Proposition. The set of limit directions is a closed non-empty subset of $S^1$ which is not all of $S^1$. Furthermore, if $\omega$ is a limit direction, then every line parallel to $\omega$ meets $E$ in the union of two open intervals, one of which is half-infinite in the direction $\omega$.

This doesn't settle the question yet, but may be useful partial progress towards a complete solution. One consequence of this proposition is that if one line meets $E$ with a half-infinite interval (plus another interval), then all parallel lines do also (since the direction of the half-infinite interval is clearly a limit direction).

Proof: It is clear that the set of limit directions is closed. Since $E$ meets every line at least once, it is unbounded. Thus there is a sequence of points $p_n$ in $E$ going to infinity. By Bolzano-Weierstrass this shows that there is at least one limit direction.

Suppose that the direction $(1,0)$ was a limit direction, thus we have a sequence $p_n = (x_n,y_n)$ in $E$ where $x_n \to +\infty$ and $y_n/x_n \to 0$. By reflection and passing to subsequence we may assume that the $y_n$ are all nonnegative; by shifting $E$ upwards slightly we may assume they are all strictly positive.

By hypothesis, $E$ meets the $x$-axis in two disjoint intervals $(a,b) \times \{0\}$ and $(c,d) \times \{0\}$ with $a < b < c < d$. Suppose that $d$ was finite. If we choose $a < x < b < y < c < z < d < w$, then there are vertical open intervals $I_x, I_z$ around $(x,0)$ and $(z,0)$ that respectively lie in $E$, while $(y,0)$ and $(w,0)$ do not lie in $E$.

Consider the vertical line through $(w,0)$. This meets $E$ in two open intervals, neither of which contains $(w,0)$. Thus there is an open interval $J_w = \{w\} \times (0,\varepsilon)$ that either lies completely outside of $E$, or completely inside $E$. But for $n$ large enough, we can find a line that meets $I_x$, $(y,0)$, $I_z$, $J_w$, and $p_n$ in that order. Since this line has to meet $E$ in two intervals, this forces $J_w$ to lie completely inside $E$.

We conclude: if $d$ is finite, then for sufficiently large $w$, there exists $\varepsilon>0$ such that $(w,0)$ lies outside of $E$ but $\{w\} \times (0,\varepsilon)$ lies in $E$.

Of course, for $d$ infinite, we have $(w,0) \in E$ for all sufficiently large $w$.

Shifting $E$ upwards (which keeps $y_n$ positive and $y_n/x_n$ going to zero), we conclude that for any $t \leq 0$, either $(w,t) \in E$ for all sufficiently large $w$, or else for sufficiently large $w$ (depending on $t$), there exists $\varepsilon>0$ such that $(w,t)$ lies outside of $E$ but $\{w\} \times (t,t+\varepsilon)$ lies in $E$.

If the second option holds true for at least three values of $t \leq 0$, then we conclude for sufficiently large $w$ that the indicator of $E$ on the vertical line $\{w\} \times {\mathbf R}$ changes value at least five times, and so $E$ does not meet this line in two intervals, a contradiction. Thus the first option must hold for at least one $t \leq 0$. In particular we now have a sequence $(x_n,y_n)$ of points with $y_n = t < 0$ and $y_n/x_n \to 0$, so by reflection all the results we had for $E$ also hold for the reflection of $E$ across the $x$ axis. In particular, if $d$ is finite, it is now true that for sufficiently large $w$, there is an interval $K_w = \{w\} \times (-\varepsilon,\varepsilon)$ such that $K_w$ meets $E$ at every point of $K_w$ except for the midpoint $(w,0)$.

> **Information supplied**:
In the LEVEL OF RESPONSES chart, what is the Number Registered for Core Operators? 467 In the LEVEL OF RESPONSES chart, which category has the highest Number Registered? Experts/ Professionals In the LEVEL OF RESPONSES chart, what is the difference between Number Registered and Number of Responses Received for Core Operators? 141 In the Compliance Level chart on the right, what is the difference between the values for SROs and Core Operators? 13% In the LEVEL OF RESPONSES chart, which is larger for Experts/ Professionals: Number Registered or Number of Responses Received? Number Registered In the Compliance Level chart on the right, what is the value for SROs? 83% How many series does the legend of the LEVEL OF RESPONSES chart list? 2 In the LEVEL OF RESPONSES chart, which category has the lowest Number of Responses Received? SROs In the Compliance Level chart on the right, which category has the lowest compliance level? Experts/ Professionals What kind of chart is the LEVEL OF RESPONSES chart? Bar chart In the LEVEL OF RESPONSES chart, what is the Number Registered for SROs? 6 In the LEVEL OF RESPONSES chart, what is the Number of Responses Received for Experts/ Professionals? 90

...

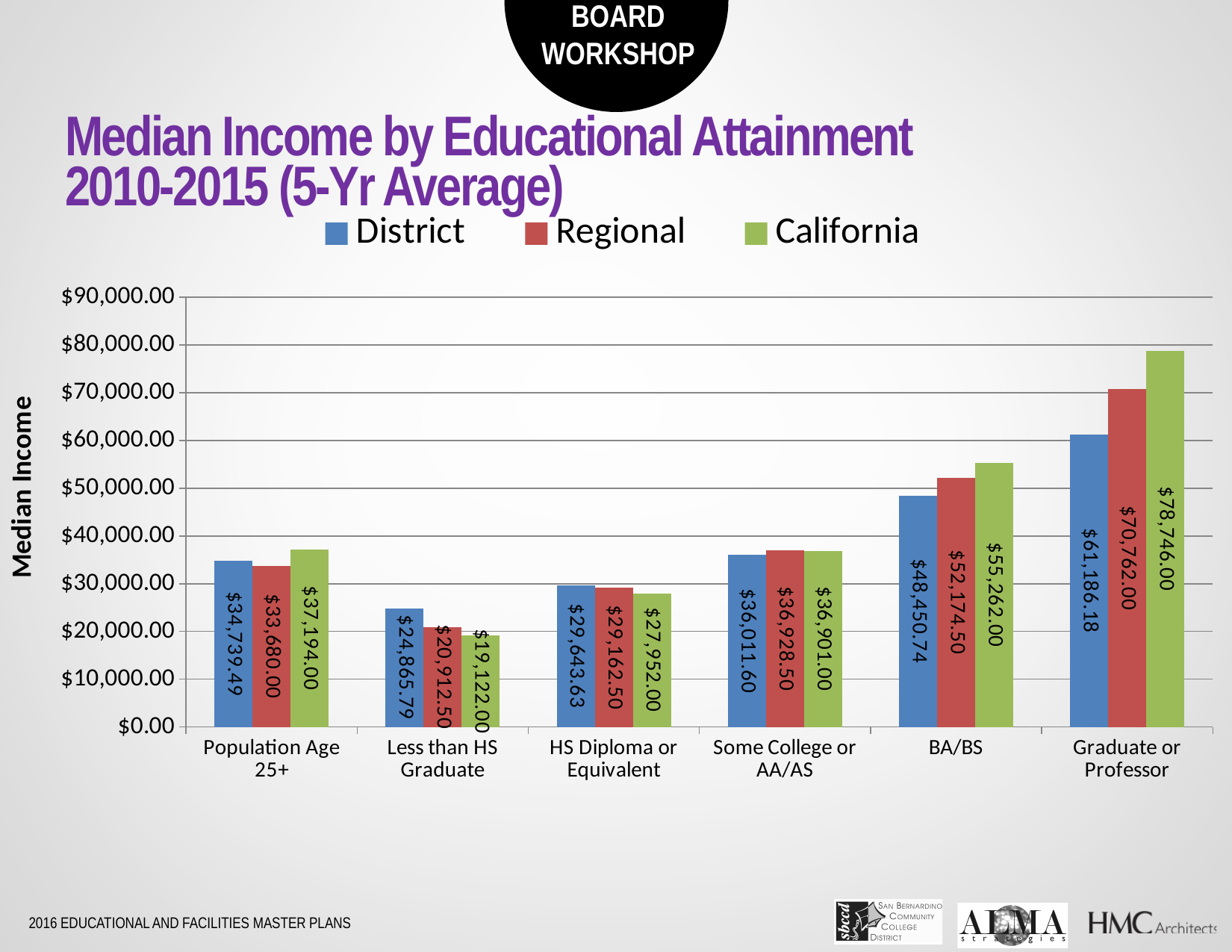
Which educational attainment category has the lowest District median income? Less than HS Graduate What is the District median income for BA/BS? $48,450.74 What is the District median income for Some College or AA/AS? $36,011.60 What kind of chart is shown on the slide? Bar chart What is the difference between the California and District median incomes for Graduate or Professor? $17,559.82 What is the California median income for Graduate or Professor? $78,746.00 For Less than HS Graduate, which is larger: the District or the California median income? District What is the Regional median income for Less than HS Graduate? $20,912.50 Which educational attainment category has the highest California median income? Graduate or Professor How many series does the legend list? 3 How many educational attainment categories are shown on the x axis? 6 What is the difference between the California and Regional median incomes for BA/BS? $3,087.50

> **To-do item**: Repeat verbatim everything in the passage on limit directions from "Of course, for" down to "(t,t+\varepsilon)$ lies in $E$.". The records are drawn from a different source than the passage on limit directions.

> **Result of the task**:
Of course, for $d$ infinite, we have $(w,0) \in E$ for all sufficiently large $w$.

Shifting $E$ upwards (which keeps $y_n$ positive and $y_n/x_n$ going to zero), we conclude that for any $t \leq 0$, either $(w,t) \in E$ for all sufficiently large $w$, or else for sufficiently large $w$ (depending on $t$), there exists $\varepsilon>0$ such that $(w,t)$ lies outside of $E$ but $\{w\} \times (t,t+\varepsilon)$ lies in $E$.